PROVIDED ENTRIES:
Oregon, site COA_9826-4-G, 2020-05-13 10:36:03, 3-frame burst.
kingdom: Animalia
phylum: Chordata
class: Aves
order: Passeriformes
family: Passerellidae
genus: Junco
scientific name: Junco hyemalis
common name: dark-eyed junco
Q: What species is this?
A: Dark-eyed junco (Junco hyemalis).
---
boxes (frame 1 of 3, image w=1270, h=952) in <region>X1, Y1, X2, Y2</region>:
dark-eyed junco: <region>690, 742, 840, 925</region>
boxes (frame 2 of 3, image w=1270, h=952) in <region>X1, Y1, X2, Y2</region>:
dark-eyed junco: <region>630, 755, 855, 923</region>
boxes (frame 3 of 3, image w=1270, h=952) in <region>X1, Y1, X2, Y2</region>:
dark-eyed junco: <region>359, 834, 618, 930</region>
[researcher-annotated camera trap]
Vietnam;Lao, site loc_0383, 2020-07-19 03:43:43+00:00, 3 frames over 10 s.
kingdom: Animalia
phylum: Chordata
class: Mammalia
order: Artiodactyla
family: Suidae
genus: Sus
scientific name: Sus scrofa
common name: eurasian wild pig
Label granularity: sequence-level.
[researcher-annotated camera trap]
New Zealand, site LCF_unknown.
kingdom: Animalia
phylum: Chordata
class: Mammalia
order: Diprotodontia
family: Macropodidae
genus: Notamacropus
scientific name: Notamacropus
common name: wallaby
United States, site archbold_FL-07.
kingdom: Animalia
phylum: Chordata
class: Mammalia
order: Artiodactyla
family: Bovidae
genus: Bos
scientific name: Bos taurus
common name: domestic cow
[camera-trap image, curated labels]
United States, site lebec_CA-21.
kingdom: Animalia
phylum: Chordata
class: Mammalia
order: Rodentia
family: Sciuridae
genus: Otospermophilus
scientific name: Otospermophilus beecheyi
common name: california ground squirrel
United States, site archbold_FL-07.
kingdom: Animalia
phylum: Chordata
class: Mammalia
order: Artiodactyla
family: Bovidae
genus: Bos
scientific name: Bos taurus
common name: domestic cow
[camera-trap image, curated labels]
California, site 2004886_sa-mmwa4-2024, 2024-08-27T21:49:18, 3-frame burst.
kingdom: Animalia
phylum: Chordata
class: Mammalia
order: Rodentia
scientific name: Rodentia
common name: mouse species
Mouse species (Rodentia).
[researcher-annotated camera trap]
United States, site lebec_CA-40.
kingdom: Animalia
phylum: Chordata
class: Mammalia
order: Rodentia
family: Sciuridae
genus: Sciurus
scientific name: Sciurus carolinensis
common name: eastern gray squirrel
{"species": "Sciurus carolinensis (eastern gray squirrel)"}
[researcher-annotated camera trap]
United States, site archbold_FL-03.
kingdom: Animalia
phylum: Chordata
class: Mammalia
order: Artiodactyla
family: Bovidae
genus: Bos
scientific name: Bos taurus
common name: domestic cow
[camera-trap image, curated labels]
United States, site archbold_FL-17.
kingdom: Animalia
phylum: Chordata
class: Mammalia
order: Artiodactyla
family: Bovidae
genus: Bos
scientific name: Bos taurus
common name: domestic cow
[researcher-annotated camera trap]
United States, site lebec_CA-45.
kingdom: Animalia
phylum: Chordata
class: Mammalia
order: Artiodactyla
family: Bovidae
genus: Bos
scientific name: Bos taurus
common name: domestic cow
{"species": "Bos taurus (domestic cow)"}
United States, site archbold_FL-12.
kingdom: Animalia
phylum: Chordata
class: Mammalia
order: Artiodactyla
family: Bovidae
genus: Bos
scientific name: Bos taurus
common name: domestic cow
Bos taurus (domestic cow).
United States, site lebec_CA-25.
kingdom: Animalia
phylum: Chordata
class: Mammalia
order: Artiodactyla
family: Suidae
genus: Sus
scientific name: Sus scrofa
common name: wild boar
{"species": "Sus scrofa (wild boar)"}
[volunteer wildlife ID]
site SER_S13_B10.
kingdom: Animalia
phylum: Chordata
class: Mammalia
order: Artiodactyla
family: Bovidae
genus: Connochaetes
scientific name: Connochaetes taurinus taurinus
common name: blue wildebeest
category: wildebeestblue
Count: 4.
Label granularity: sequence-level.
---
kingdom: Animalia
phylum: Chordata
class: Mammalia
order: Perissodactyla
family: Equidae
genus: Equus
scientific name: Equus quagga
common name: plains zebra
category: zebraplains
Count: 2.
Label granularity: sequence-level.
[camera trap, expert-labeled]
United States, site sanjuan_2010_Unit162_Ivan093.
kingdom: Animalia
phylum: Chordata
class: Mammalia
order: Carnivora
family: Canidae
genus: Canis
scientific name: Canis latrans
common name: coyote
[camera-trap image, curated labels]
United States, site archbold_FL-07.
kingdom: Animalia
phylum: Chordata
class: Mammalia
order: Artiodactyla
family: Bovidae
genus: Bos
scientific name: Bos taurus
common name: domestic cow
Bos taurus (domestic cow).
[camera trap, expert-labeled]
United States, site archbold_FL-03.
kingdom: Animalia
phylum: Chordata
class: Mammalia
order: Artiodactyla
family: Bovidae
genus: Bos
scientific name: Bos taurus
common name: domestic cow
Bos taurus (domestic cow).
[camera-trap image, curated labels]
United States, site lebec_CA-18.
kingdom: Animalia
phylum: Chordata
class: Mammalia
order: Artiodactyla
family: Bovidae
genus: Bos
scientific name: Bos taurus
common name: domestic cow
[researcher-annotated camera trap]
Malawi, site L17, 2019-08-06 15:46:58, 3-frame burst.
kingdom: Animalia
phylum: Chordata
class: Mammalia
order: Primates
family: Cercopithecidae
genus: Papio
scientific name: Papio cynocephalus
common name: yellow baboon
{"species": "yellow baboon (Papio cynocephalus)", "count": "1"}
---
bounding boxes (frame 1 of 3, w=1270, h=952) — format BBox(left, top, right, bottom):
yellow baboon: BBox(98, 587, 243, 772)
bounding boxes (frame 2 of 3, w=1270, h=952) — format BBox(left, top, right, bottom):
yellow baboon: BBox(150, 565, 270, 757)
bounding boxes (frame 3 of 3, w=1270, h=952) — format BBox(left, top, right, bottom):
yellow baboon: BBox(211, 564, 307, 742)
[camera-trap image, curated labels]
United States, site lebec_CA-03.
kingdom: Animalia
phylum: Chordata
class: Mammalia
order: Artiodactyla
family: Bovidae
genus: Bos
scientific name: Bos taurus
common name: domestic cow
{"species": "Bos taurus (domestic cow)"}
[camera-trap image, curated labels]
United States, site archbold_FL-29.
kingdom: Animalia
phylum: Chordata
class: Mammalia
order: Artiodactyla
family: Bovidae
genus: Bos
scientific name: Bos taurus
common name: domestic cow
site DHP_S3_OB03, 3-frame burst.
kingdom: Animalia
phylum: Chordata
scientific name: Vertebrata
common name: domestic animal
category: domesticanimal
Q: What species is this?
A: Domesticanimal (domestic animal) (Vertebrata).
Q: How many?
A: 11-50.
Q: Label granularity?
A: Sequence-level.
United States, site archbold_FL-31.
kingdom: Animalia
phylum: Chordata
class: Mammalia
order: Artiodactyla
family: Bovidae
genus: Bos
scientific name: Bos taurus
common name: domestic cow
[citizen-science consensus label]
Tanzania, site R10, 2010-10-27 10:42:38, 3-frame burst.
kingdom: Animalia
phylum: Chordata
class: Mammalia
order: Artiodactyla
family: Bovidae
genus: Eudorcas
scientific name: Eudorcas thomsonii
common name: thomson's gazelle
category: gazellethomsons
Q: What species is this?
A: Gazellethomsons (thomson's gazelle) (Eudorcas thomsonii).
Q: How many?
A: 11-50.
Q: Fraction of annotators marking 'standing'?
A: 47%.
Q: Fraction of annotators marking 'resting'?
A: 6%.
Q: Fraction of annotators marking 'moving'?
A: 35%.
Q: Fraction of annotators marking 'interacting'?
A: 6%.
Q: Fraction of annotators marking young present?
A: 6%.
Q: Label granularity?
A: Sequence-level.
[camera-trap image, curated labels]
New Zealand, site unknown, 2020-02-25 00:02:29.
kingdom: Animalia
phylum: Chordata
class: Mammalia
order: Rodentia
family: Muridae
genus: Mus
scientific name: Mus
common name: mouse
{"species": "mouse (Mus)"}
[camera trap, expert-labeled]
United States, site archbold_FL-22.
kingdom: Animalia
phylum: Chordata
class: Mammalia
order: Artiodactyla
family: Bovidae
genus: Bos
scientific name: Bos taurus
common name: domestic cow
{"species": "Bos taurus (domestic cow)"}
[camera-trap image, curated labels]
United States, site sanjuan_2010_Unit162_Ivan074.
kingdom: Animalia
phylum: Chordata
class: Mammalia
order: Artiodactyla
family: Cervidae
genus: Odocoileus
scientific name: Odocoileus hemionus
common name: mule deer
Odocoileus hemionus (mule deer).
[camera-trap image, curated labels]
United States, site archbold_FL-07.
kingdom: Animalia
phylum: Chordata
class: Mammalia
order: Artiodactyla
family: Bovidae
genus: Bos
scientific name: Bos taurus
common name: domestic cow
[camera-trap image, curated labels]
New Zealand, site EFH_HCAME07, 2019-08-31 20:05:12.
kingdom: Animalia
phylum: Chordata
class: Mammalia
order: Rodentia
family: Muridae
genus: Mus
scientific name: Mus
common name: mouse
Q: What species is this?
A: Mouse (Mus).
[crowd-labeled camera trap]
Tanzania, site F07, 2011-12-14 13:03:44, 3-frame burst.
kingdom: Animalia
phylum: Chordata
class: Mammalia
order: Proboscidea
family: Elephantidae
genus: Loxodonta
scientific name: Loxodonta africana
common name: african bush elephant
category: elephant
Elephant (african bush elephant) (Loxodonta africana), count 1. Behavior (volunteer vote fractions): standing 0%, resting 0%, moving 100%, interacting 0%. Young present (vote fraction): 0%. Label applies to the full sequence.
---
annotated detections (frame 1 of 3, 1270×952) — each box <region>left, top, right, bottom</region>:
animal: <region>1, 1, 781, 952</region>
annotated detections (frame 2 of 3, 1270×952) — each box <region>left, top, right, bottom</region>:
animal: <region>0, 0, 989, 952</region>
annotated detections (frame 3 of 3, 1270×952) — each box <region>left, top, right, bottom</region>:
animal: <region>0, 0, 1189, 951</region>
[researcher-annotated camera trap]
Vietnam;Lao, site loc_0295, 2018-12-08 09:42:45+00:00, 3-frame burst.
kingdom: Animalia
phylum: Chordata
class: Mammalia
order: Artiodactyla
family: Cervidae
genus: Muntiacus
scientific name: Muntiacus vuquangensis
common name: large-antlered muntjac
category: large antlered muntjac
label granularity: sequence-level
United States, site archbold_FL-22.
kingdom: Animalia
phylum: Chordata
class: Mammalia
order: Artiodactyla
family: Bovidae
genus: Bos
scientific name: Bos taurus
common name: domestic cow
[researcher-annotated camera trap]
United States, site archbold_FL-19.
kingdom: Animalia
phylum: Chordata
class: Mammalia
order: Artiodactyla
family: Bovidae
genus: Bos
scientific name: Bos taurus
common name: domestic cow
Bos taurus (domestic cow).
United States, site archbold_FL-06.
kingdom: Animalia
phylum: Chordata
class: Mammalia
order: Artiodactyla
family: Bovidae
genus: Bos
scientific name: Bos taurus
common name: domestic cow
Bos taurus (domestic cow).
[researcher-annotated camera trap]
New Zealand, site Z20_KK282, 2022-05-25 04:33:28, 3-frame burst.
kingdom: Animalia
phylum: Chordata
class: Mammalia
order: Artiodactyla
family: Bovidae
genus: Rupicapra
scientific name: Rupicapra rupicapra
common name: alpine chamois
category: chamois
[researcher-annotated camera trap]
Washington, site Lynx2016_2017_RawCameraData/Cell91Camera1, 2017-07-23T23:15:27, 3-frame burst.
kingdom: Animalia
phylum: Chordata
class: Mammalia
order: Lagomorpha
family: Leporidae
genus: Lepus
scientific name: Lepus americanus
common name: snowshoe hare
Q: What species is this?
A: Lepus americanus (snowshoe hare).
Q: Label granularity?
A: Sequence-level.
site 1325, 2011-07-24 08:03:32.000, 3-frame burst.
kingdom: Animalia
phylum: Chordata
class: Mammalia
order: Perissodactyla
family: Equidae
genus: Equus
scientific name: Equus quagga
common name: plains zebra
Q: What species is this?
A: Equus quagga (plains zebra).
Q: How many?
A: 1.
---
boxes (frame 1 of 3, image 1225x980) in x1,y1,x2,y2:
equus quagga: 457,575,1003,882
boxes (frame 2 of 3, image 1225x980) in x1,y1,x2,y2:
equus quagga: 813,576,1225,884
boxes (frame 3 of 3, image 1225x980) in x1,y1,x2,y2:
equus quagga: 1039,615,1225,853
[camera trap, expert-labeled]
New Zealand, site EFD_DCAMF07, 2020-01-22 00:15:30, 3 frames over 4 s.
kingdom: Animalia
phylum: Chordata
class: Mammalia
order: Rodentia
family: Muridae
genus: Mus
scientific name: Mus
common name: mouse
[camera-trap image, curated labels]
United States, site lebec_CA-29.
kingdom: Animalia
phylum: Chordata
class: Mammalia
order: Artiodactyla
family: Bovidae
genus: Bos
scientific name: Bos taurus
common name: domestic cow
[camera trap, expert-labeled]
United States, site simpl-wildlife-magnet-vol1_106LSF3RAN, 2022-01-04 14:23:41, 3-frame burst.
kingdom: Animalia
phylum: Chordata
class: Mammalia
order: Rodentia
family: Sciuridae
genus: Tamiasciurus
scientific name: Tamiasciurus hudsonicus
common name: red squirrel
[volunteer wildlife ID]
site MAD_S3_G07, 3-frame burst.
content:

EXERCISE PROMPT: Set down, unchanged, only those lines above that fall between the line with "common name: wallaby" and the line with "scientific name: Otospermophilus beecheyi", the two end lines included.

ANSWER SPACE:
common name: wallaby
United States, site archbold_FL-07.
kingdom: Animalia
phylum: Chordata
class: Mammalia
order: Artiodactyla
family: Bovidae
genus: Bos
scientific name: Bos taurus
common name: domestic cow
[camera-trap image, curated labels]
United States, site lebec_CA-21.
kingdom: Animalia
phylum: Chordata
class: Mammalia
order: Rodentia
family: Sciuridae
genus: Otospermophilus
scientific name: Otospermophilus beecheyi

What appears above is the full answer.